An exact copy of the listing below is needed, with no pictures in it.

──────── Task material

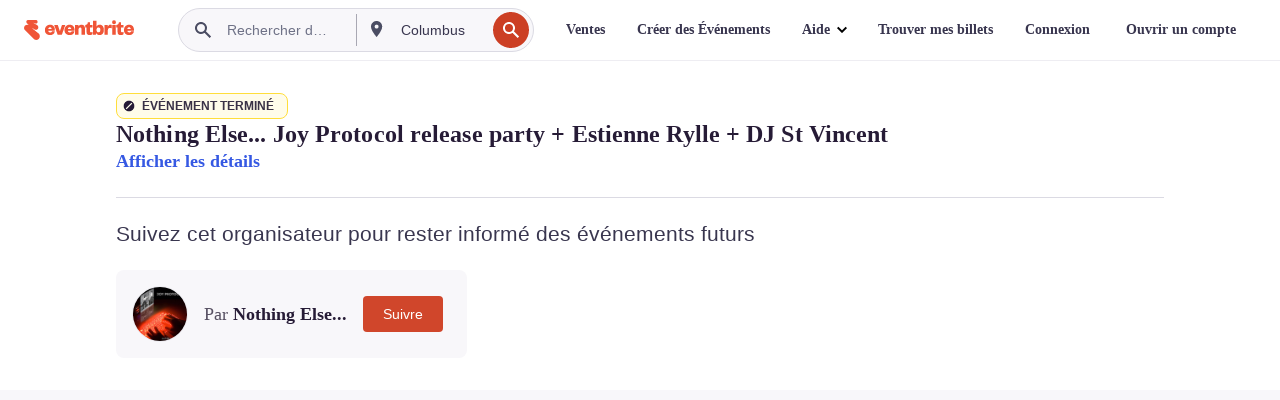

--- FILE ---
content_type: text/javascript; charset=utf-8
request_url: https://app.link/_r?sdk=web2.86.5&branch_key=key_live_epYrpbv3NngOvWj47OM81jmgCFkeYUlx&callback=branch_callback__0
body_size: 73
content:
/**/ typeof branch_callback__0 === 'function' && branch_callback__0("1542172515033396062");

────────────────

• **Exercise solution**
--- FILE ---
content_type: text/javascript; charset=utf-8
request_url: https://app.link/_r?sdk=web2.86.5&branch_key=key_live_epYrpbv3NngOvWj47OM81jmgCFkeYUlx&callback=branch_callback__0
body_size: 73
content:
/**/ typeof branch_callback__0 === 'function' && branch_callback__0("1542172515033396062");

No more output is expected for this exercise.